Saint John's Marsh Creek has seen a 99 per cent reduction in fecal coliform bacteria in some areas, compared to last year, according to recent tests by a local environmental group.
The bacteria are used as an indicator for the potential presence of other disease-causing pathogens, such as amoebic dysentery and hepatitis.
Tim Vickers, executive director of the Atlantic Coastal Action Program (ACAP), credits the Saint John Harbour cleanup project, which cut off the flow of raw sewage into the east side creek.
"Previous years, when we would step out in to the water, it was just basically a colloidal mixture — almost like a milkshake, just grey with toilet paper and other nasties," he said.

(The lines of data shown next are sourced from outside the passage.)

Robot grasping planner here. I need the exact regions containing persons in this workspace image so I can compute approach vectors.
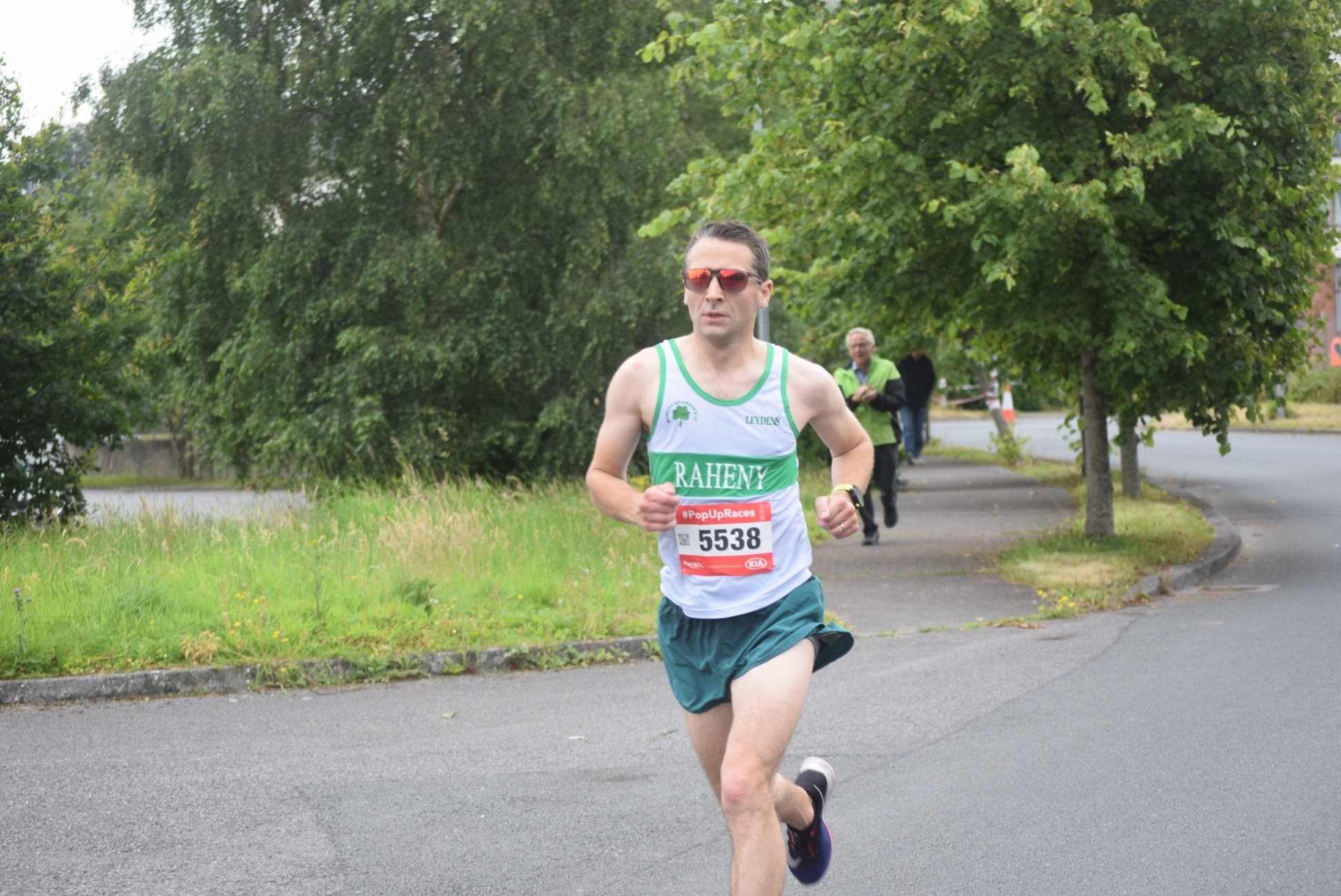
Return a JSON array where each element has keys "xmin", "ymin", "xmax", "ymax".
[
  {"xmin": 895, "ymin": 341, "xmax": 937, "ymax": 466},
  {"xmin": 585, "ymin": 223, "xmax": 875, "ymax": 896},
  {"xmin": 832, "ymin": 327, "xmax": 907, "ymax": 548}
]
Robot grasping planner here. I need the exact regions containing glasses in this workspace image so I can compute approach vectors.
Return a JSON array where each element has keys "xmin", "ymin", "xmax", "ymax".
[{"xmin": 681, "ymin": 268, "xmax": 764, "ymax": 294}]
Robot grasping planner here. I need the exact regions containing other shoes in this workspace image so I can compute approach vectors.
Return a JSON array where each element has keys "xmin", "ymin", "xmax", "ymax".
[{"xmin": 908, "ymin": 453, "xmax": 924, "ymax": 465}]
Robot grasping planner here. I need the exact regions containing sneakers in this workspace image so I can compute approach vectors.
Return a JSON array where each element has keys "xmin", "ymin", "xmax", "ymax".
[
  {"xmin": 861, "ymin": 532, "xmax": 880, "ymax": 546},
  {"xmin": 781, "ymin": 755, "xmax": 835, "ymax": 886},
  {"xmin": 884, "ymin": 509, "xmax": 898, "ymax": 528}
]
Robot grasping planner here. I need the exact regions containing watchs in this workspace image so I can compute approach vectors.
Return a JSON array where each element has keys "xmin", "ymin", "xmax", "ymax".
[{"xmin": 830, "ymin": 484, "xmax": 864, "ymax": 510}]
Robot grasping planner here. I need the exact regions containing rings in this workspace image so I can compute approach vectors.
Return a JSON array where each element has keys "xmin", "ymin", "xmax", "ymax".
[{"xmin": 839, "ymin": 523, "xmax": 845, "ymax": 532}]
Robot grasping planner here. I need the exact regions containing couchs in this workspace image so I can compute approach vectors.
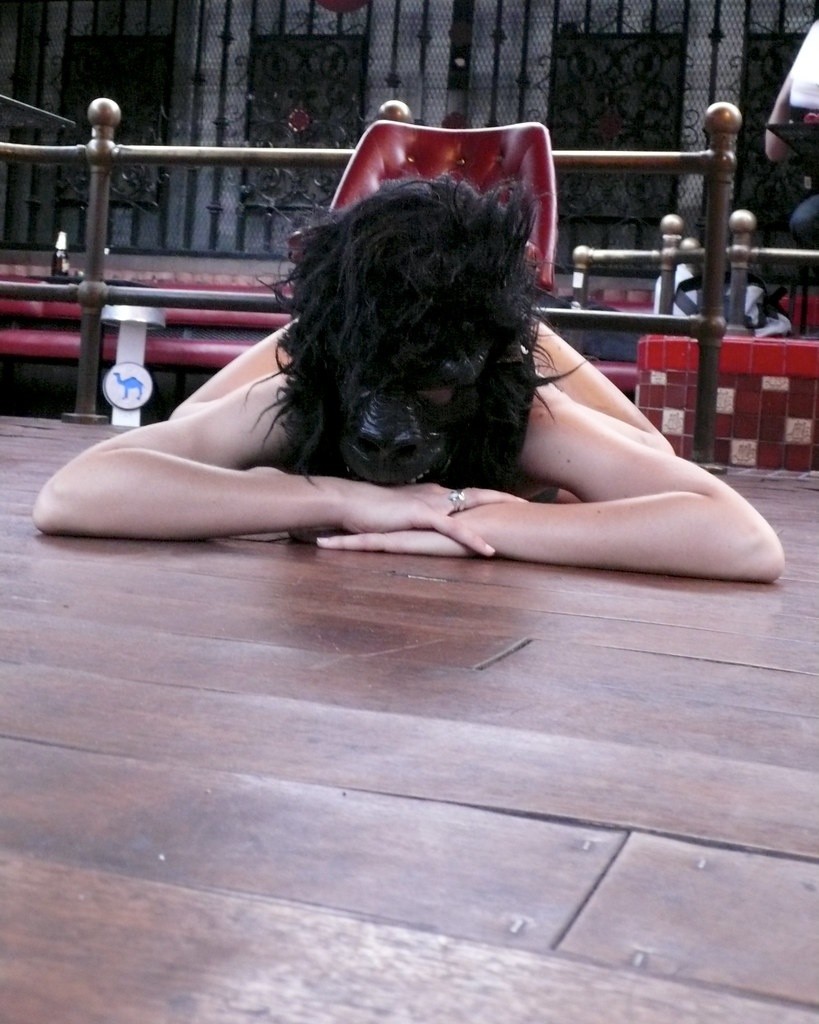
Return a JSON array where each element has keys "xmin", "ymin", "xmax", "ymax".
[{"xmin": 0, "ymin": 275, "xmax": 819, "ymax": 415}]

But this year, Vickers says he could see a change in the water, even before the latest test results came back.
"One of the first things we noticed when we waded out was that we could actually see our feet — the bottom of our waders when we were walking — and there was no toilet paper on the nets whatsoever. So immediately we realized something was going on, and there were some esthetic improvements right off the bat."
Still above federal guidelines
The fecal bacteria levels are still above the federal water safety guidelines of 200 counts per 100 millilitres of water for recreational use.
But the results are encouraging, said Vickers.
And there's no longer any smell, which is good for the city and its reputation, said Deputy Mayor Shelley Rinehart.
"They say first impressions last a life time, and so certainly the hold your breath while you drive past a certain area of the city didn't leave people with the image we want, so dealing with this is a huge step forward," she said.
The wildlife has bounced back in the area, with sandpipers, Great Blue Herons and raccoons combing the shore.
Vickers hopes Saint John citizens won't be far behind.
"I don't think it will take long when people realize that the water quality is much, much better to turn towards the creek, rather than turn their backs on it like they used to," he said.
ACAP has been testing water quality at Marsh Creek since 1995.
In 2006, all levels of government agreed on a $100-million cleanup of the Saint John Harbour.
Saint John council awarded the final contract for the project last fall. Galbraith Construction is building a sewage lift station on Mill Street.
Once complete, the cleanup project will be diverting an estimated 200 swimming pools worth of raw sewage every day.